This column on issues confronting renters and landlords is written by Counselor of Real Estate and Certified Property Manager Robert Griswold, host of Real Estate Today! with Robert Griswold (10 a.m. Saturdays on AM1130 - KSDO radio, or on the Internet at, and by attorneys Steven R. Kellman, director of the Tenants' Legal Center, and Ted Smith, principal in a law firm representing landlords.

QUESTION: I recently renewed my lease for an additional year and I noticed a lease termination clause that states that if I break the lease prematurely I have to pay $1,000. I am concerned since a job transfer or another move out of necessity never seems to coincide with the expiration of the lease.

Whatever happened to a 30-day notice? The lease seems to be totally in favor of the landlord. Isn't the $1,000 fee just another way for greedy landlords to gouge tenants in addition to raising my rent every year? What are the advantages and disadvantages of a lease? Isn't the $1,000 lease termination fee a rip off?

ANSWER: Griswold: There are benefits and drawbacks to using a lease that many tenants and some landlords do not fully appreciate. In most rental markets, landlords offer tenants a choice of a lease or a month-to-month rental agreement. A lease is usually offered to tenants at a lower rent than a month-to-month rental agreement since tenants are committing to a longer tenancy. The longer a tenant stays the lower the cost of operating the rental property to the landlord.

The excessive turnover of tenants is very expensive for landlords not only in dollar and cents costs but also the physical wear and tear on the property plus the diminished reputation of the rental property in the community.

Naturally tenants like having a lease since the landlord cannot change the terms or increase the rent during the lease term.

▶ _Work instructions_: Continue the column on lease termination fees from the point where it ends. The listing after this is not required for the task.

▶ _Data excerpts_:
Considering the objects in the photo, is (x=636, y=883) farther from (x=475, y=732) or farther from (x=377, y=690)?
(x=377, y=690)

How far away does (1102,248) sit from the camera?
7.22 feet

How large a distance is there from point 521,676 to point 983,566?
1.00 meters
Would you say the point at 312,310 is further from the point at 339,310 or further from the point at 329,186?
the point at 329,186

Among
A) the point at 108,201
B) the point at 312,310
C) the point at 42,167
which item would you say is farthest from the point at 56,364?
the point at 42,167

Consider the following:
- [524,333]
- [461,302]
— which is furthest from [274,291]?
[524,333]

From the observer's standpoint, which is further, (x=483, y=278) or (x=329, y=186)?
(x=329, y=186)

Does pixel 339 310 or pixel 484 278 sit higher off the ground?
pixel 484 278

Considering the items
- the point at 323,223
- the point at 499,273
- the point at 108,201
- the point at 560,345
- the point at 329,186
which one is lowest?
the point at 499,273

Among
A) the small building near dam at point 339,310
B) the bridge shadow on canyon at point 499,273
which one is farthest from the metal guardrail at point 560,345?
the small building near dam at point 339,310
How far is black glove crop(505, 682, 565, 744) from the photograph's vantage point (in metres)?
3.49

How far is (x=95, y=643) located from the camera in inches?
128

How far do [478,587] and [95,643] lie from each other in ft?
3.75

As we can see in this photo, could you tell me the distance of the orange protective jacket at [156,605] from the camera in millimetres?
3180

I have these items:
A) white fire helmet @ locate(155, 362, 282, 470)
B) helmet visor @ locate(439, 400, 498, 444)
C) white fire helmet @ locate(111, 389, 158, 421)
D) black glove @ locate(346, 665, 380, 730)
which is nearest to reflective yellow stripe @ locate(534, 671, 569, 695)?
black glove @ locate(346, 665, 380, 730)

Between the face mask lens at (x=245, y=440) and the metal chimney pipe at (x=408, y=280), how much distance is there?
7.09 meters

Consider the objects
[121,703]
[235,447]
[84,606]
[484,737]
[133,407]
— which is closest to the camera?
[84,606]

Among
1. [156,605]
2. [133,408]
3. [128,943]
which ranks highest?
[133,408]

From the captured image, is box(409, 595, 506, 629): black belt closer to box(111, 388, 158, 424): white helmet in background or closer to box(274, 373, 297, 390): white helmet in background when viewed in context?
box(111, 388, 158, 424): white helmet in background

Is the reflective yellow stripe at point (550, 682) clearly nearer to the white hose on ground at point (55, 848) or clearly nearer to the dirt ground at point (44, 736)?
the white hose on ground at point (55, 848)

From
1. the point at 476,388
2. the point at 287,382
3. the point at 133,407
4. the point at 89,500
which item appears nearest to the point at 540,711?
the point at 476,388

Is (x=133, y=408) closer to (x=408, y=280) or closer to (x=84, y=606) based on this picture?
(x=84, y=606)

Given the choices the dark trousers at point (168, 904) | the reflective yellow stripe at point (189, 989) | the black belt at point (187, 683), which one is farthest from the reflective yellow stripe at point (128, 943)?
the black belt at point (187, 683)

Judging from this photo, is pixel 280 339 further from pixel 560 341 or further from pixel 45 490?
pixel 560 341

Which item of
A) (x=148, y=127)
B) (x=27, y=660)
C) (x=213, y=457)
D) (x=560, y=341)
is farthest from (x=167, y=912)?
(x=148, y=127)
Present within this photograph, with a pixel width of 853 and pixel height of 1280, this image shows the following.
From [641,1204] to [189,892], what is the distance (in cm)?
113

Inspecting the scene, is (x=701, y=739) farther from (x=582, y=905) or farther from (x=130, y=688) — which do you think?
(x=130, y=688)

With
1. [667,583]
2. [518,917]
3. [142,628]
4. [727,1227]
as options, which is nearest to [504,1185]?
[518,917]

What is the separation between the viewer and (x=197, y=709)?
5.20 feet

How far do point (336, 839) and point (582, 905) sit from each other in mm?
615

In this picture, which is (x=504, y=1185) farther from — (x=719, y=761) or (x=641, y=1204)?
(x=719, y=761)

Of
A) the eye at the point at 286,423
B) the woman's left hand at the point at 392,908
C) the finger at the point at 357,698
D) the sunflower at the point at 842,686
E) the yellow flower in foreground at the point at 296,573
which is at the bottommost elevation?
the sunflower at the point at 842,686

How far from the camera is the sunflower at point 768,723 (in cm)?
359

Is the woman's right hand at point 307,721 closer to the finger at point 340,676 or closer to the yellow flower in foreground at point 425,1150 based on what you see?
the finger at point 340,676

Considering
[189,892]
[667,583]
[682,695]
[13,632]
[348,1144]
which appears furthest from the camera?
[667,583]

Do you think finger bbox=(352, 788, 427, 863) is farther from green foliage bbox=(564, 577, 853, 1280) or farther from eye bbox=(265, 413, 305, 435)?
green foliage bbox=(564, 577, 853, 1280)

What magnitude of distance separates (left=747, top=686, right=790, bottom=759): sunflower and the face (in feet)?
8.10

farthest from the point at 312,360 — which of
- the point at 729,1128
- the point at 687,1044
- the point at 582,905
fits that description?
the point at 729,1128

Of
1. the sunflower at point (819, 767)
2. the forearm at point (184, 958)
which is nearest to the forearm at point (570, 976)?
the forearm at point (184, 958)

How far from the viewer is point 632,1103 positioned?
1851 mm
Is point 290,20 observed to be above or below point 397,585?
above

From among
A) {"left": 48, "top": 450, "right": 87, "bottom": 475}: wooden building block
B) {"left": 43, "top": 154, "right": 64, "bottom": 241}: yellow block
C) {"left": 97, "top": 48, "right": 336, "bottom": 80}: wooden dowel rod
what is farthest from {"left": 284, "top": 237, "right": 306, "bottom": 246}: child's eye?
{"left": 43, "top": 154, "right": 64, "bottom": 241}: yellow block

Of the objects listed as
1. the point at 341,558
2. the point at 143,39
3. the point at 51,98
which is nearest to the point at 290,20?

▶ _Written response_:
This has been very beneficial for tenants who have seen rents escalate significantly in the last few years. It also has given some protection to tenants that have seen landlords eliminate the acceptance of pets in an attempt to upgrade their tenant profile as they take advantage of the strong landlord's rental market.

Also, tenants with leases have been protected from a variety of other potentially unpleasant changes in terms that could occur if their rental property changed ownership. The downside of a lease is that the tenant is committing to stay for a minimum period of time even if it is inconvenient. A job transfer, relationship or roommate problems, an opportunity to purchase a home, or even just a better rental opportunity are not legal reasons to unilaterally break or terminate a lease.

Of course, under California law, a tenant can break the lease but is responsible for the balance of the lease term or until the landlord is able to rerent the property. In your case, the landlord offers a liquidated damages clause that effectively gives you a lease with the benefits of a month-to-month rental agreement. You can give a 30-day notice for any reason or no reason and cancel the balance of the lease at your sole discretion. The only requirement is you need to pay the lease termination fee of $1,000.

The landlord is then taking on the additional costs and associated risk of remarketing and rerenting the rental unit.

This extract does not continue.